**What the exercise asks**
From the records below, copy out every line that contains the word "waterfall".

+--

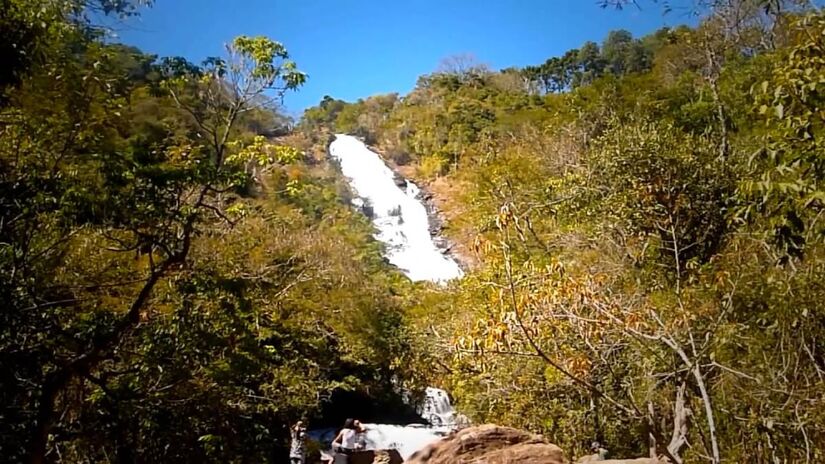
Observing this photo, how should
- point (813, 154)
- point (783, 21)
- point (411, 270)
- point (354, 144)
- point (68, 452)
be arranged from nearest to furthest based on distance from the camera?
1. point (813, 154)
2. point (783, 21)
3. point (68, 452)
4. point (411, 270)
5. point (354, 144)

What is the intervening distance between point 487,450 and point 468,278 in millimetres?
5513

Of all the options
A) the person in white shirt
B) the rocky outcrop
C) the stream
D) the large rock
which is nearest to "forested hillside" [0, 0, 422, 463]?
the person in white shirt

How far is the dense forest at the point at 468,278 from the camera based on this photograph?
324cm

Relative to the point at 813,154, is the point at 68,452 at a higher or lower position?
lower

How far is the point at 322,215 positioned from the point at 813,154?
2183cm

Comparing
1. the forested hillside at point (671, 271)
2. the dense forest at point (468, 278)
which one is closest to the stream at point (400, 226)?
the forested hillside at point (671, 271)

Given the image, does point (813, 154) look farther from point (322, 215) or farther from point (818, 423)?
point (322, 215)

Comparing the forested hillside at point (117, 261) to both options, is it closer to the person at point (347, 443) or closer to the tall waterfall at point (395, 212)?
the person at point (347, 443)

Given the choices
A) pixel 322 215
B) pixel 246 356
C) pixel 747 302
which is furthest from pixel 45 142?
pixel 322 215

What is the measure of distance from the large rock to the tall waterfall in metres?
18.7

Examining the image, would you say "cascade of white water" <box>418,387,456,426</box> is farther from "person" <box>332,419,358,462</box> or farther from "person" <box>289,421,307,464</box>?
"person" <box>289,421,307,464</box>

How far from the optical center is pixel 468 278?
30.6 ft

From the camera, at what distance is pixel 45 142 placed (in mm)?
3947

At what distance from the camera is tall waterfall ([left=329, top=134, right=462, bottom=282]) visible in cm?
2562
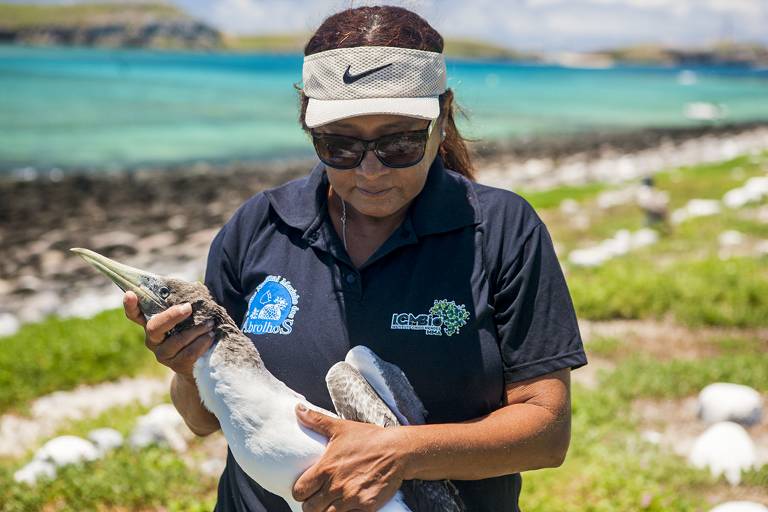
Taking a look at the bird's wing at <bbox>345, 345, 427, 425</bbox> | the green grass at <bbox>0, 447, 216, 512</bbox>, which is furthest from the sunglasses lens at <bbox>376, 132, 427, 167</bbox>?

+--

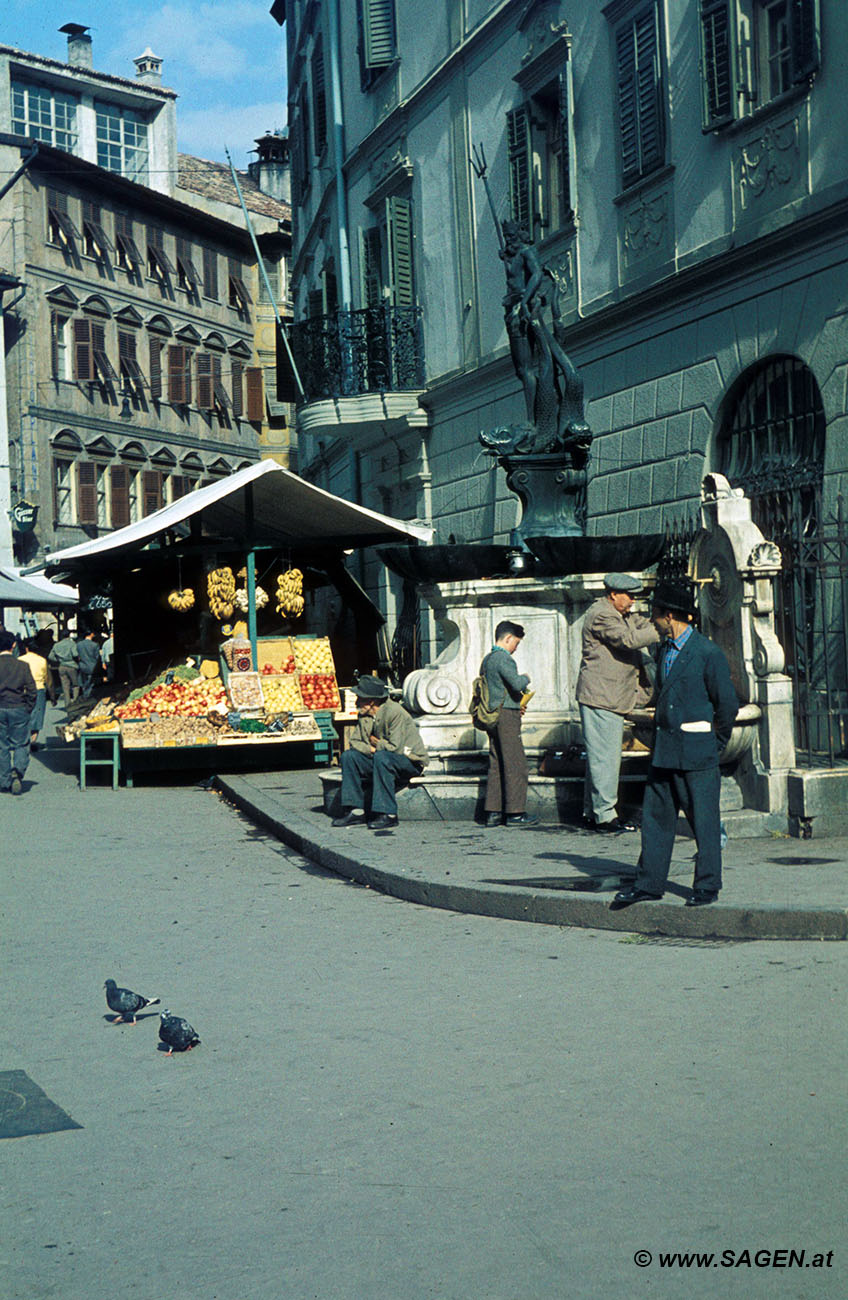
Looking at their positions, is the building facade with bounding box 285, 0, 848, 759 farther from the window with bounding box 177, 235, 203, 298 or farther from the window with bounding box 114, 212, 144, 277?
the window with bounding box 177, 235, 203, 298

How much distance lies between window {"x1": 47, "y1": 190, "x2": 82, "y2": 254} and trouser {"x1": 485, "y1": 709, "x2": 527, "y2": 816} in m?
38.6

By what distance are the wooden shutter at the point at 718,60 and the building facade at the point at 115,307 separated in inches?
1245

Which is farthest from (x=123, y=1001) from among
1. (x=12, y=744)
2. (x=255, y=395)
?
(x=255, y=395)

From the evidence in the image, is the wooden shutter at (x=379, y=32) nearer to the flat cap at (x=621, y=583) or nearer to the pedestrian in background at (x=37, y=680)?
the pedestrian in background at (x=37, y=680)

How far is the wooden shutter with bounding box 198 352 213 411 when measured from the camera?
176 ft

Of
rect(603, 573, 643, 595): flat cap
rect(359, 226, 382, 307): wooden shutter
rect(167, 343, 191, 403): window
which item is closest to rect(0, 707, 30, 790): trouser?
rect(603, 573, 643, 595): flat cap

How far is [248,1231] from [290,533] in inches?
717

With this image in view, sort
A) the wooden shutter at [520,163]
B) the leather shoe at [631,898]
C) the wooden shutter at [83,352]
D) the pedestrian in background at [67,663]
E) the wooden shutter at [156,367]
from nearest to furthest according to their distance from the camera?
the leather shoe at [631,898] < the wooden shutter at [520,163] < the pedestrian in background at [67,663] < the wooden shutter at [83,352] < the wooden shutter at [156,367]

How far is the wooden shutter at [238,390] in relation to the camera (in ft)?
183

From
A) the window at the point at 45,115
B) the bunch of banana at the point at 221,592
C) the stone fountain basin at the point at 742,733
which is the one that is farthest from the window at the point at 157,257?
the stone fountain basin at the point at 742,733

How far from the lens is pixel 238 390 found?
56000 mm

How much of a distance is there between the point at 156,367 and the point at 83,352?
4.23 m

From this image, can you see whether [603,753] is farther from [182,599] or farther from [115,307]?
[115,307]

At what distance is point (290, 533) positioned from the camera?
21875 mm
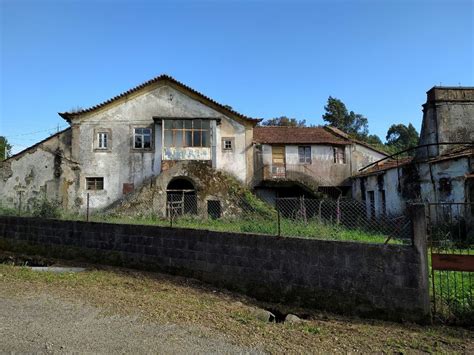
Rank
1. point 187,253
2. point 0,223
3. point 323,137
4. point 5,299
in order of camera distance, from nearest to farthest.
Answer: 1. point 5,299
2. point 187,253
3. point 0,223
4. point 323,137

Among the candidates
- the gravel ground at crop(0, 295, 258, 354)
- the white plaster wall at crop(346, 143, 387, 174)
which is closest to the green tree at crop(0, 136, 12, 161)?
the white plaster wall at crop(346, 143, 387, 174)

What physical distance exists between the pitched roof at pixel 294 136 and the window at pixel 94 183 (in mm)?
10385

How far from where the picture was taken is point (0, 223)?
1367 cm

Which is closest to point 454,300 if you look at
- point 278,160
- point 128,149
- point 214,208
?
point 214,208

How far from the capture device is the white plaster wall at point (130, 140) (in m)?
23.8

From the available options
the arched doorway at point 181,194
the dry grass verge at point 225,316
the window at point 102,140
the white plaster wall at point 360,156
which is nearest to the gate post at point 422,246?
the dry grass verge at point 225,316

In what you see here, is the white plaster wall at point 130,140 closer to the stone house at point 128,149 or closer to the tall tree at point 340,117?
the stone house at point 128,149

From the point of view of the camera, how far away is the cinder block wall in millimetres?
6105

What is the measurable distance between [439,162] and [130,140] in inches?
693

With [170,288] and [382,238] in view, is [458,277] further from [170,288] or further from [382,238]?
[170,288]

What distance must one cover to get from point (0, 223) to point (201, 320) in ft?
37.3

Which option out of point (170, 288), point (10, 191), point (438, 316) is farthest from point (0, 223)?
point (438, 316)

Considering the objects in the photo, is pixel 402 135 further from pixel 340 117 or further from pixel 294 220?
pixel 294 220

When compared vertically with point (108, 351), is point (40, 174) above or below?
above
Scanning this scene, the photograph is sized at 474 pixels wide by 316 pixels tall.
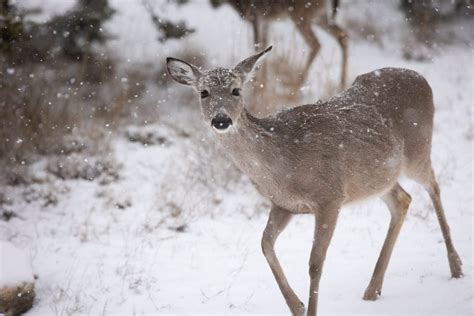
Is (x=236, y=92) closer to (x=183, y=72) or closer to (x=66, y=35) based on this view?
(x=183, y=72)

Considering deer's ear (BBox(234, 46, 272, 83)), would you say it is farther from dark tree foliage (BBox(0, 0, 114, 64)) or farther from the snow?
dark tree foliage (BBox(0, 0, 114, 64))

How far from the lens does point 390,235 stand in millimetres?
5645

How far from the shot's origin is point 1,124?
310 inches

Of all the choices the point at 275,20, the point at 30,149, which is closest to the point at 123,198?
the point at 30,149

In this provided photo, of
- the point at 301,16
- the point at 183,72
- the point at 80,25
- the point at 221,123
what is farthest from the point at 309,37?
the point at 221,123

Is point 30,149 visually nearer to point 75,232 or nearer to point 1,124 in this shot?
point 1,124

+--

**Task response**
Comparing the forested hillside at point (117, 261) to both options, is it closer to the person at point (347, 443) or closer to the tall waterfall at point (395, 212)?
What is the measure of distance from the large rock to the tall waterfall in metres?
At what distance from the camera is tall waterfall ([left=329, top=134, right=462, bottom=282]) visible in cm?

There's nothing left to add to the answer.